Introduction
The mammalian immune system is incredibly effective
at fighting and preventing infection. In an environment literally saturated
with pathogens and potential pathogens, most individuals experience only a
few short-lived incidents of infection. Often, what defines an organism as
pathogenic or non-pathogenic is simply its ability to evade the immune system.
Similarly severe immunocompromise such as HIV infection or that brought about
by chemotherapy demonstrates how effective the immune system is: individuals
lacking a functioning immune system suffer many more and many more serious
infections than a healthy individual.
Divisions in the Immune System
The Immune system is typically broken down in
two ways:
1. Innate and Acquired Immunity; and
2. Humoral and Cell-Mediated
Immunity (CMI)
Both of these divisions are slightly false as
the immune system is really one highly interactive system. However they are
often used and are useful in understanding the different ways in which the body
responds to different infections.
1. Innate and Acquired Immunity
By definition, Innate Immunity is immunity
to infection that is present from birth. It is not antigen-specific and does
not improve with exposure to an infection. It also includes what one might
term non-immunological means of resisting infection; such as the skin
and stomach pH which is a vital part of protecting the body from infection.
Acquired Immunity (or adaptive Immunity) depends on lymphocytes.
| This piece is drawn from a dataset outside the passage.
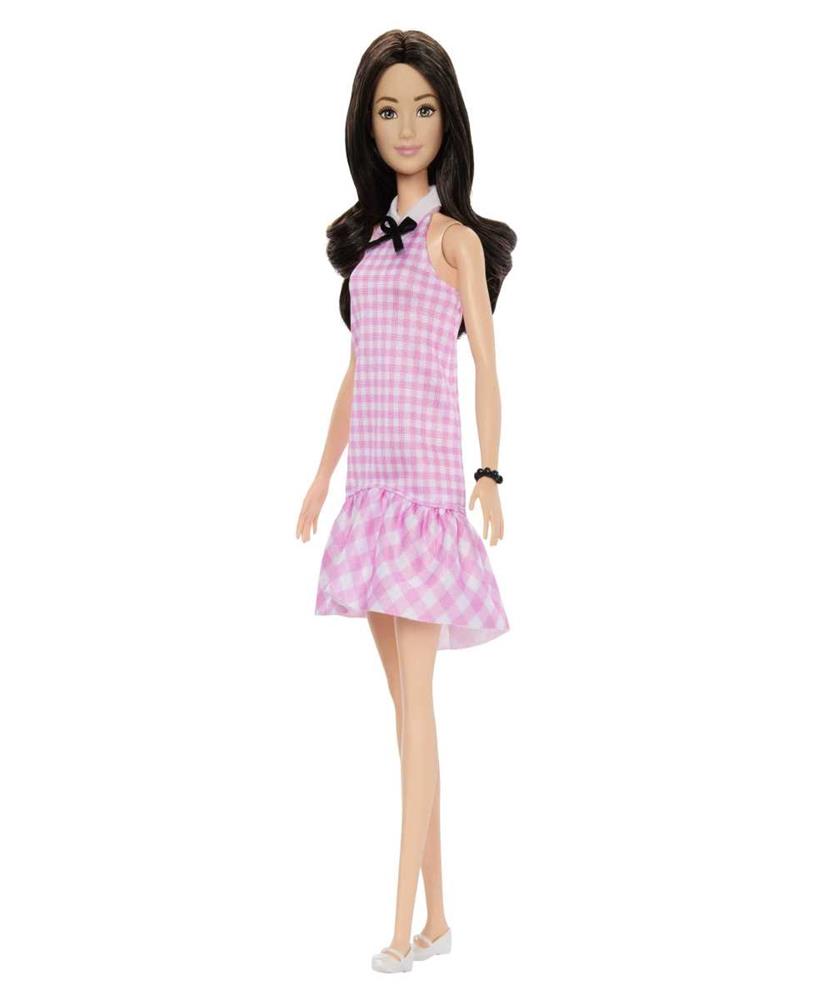 BARBIE FASHIONISTAS HRH21 BONECA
Both B- and T-lymphocytes are antigen specific. Each lymphocyte responds to
one antigen only hence the term antigen-specific. For each antigen that the
acquired immune system responds to, there is a lymphocyte with that antigen
specificity. The ability of these single specific cells to multiply is a key
feature of how the immune system works.
This division is slightly artificial,
however, as both the innate and the acquired systems use many of the same cells
and plasma factors and the acquired system is built on the innate one.
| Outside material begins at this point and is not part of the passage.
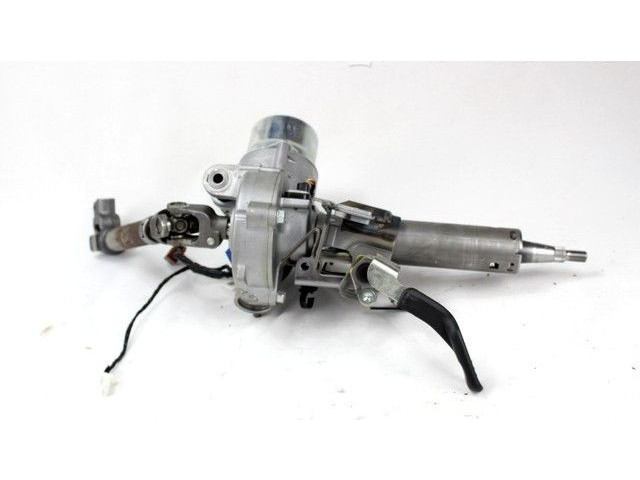 рейка Колонка рулевая 8633A096 Citroen C4 Aircross - года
2. Humoral and Cell Mediated Immunity
These terms apply mostly to the acquired immune
system. Humoral means chemical immunity: by use of soluble factors found in
blood plasma. Cell-mediated means that the immunity is derived from the properties
of cells. This terminology is misleading as both the humoral and the cell-mediated
immune systems both use cells and both use soluble factors to fight invading
organisms. The definition depends on the mechanism by which the pathogen is
killed. The humoral system uses antibodies to attack pathogens, whereas the
primary mechanism of attacking pathogens in the cell-mediated arm is via cytotoxic
T cells. The humoral immune system is primarily responsible for killing bacterial
pathogens, whilst the cell-mediated system provides immunity to viruses.
Clonal Selection Theory
Clonal Selection Theory
is the basis of adaptive (acquired) immunity. It was first proposed by Macfarlane
Burnet in 19571- and he subsequently won the 
Nobel prize for his
work.
Figure 1 is a simplistic
illustration of how clonal selection works. Each of the naïve lymphocytes
at the top of the diagram has a different coloured receptor, indicating the
fact that each receptor binds to a different antigen.
The binding of antigen to that receptor causes
division of that cell and differentiation into effector cells and memory
cells. These cells all have the same antigen receptor and hence the same
antigen specificity.
The effector cells are relatively short lived
whilst the memory cells persist for many years. In the advent of subsequent
activation by the same antigen the cells again divide and produce effector
cells.
In figure 1, the lymphocytes are
B-lymphocytes as they produce antibody but the same principal applies to
T-lymphocytes. The binding of antigen triggers replication of lymphocytes.
Cytokines
The cells of the immune system work in a
coordinated fashion. This is possible because they communicate via small
proteins known as cytokines. (Greek: cyto-cell, kine-communicate). One
cell will release these proteins and they then bind to specific receptors on
the target cell. Some of the cytokines
are known as interleukins (inter-between, leukin – white cell). The interleukins
were numbered: IL-1, IL-2, IL-6 etc. Confusingly some of these also have
alternative names, such as IL-15 which is also know as T-cell growth factor.
This second name is quite useful, as it indicates the function of IL-15, namely
to promote the growth of T-lymphocytes.
CD Molecules
There are over 200 CD molecules. They are known
by a number, for example CD-4, CD-8, CD-52 etc. The names are entirely uninformative
in terms of their function and are historic, reflecting that each of these
molecules was identified by mono-clonal antibody technology. There were named
in the order they were discovered. All of them are proteins or glycoproteins
that are found on the surface of cells.